Celeste Lindley, Susan Goodin, Jeannine McCune, Michael Kane, M Ahinee Amamoo, Stacy Shord, Trin Pham, Sally Yowell, Kevin Laliberte, Michael Schell, Stephen Bernard, Mark A Socinski
American Journal of Clinical Oncology 2005, 28 (3): 270-6
15923800
The purpose of this article is to assess the comparative antiemetic efficacy of prochlorperazine, ondansetron, and dexamethasone in the prevention of delayed chemotherapy-induced nausea and vomiting (CINV) after moderately high to highly emetogenic chemotherapy. Cancer patients (n = 232) receiving moderately high to highly emetogenic chemotherapy were randomized to 1 of 3 treatments: 15 mg prochlorperazine spansules twice daily; 8 mg ondansetron tablets twice daily; or 8 mg dexamethasone tablets twice daily on days 2 through 5. All patients received 24 mg ondansetron and 20 mg dexamethasone orally before chemotherapy. Daily assessment (days 1 through 5) included the number of episodes of retching and vomiting, severity of nausea, restlessness, difficulty concentrating and fatigue, treatment satisfaction, and overall quality of life (measured using a 10-cm VAS). The Functional Living Index-Emesis (FLIE) was completed on day 5. Other side effects attributed to antiemetic therapy were recorded daily.

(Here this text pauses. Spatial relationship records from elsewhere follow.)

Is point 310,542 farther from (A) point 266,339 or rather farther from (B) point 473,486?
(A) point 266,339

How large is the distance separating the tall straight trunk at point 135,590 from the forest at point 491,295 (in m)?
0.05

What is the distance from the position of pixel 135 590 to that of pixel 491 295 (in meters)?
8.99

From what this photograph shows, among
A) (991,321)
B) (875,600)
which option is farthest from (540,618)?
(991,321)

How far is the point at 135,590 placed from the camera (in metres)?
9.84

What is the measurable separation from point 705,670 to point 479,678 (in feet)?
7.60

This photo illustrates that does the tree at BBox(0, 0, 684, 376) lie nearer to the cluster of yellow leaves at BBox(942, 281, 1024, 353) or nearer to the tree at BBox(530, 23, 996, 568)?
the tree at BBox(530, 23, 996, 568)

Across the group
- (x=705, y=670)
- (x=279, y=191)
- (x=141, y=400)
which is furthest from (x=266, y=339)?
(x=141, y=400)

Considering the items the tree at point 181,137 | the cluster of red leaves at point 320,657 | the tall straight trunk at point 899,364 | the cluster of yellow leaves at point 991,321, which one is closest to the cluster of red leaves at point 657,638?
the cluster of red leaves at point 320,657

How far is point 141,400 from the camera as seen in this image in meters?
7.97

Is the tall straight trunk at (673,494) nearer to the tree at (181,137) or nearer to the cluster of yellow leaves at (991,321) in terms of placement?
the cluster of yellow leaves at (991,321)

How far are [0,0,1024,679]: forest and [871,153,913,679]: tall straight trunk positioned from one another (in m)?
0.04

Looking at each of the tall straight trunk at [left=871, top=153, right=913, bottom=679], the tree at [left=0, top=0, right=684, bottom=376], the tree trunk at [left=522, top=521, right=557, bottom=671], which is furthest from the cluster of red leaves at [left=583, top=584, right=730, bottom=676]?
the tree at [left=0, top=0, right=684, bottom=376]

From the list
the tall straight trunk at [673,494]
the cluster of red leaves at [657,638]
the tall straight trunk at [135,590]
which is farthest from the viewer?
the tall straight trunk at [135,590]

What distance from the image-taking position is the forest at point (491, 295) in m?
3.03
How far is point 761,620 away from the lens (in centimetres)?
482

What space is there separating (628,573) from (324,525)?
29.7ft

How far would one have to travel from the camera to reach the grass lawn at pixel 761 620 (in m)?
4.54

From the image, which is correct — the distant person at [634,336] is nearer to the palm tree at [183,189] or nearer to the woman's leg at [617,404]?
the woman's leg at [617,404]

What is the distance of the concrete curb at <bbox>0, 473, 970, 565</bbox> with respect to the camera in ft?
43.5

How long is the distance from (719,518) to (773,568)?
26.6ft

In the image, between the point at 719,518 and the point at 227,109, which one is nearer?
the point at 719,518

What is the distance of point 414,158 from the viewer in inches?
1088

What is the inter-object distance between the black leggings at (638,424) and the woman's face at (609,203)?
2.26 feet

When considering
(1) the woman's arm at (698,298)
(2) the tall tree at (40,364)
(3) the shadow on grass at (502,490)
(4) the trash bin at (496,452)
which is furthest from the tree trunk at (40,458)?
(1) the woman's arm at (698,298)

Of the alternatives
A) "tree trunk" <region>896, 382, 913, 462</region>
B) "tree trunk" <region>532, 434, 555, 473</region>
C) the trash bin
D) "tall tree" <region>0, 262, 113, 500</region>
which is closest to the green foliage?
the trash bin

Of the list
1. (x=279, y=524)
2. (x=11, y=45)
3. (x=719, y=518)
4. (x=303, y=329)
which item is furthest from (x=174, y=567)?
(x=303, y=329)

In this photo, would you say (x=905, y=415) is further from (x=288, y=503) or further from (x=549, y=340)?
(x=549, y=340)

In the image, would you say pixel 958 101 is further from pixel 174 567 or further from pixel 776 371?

For acute CINV, total control, defined as no vomiting, retching, nausea <1 cm on a 10-cm visual analog scale, and no administration of rescue medications, was achieved in 78% in the overall group and was not significantly different in the patients randomized to the 3 treatment arms for delayed CINV. Delayed CINV was reported by 43% to 57% of patients, with the highest incidence reported on day 3. For delayed CINV, patients receiving prochlorperazine reported the lowest average nausea score on days 2 to 5, whereas patients receiving ondansetron reported the highest nausea score (P = 0.05). No statistically significant differences in CINV or side effects of antiemetic therapy were noted between treatment groups on days 2 to 5. For patients similar to those included in this study, there does not appear to be a clinically important difference in efficacy, adverse effects, or treatment satisfaction among dexamethasone, prochlorperazine, and ondansetron in the doses used in these delayed CINV regimens on days 2 to 5 in this study.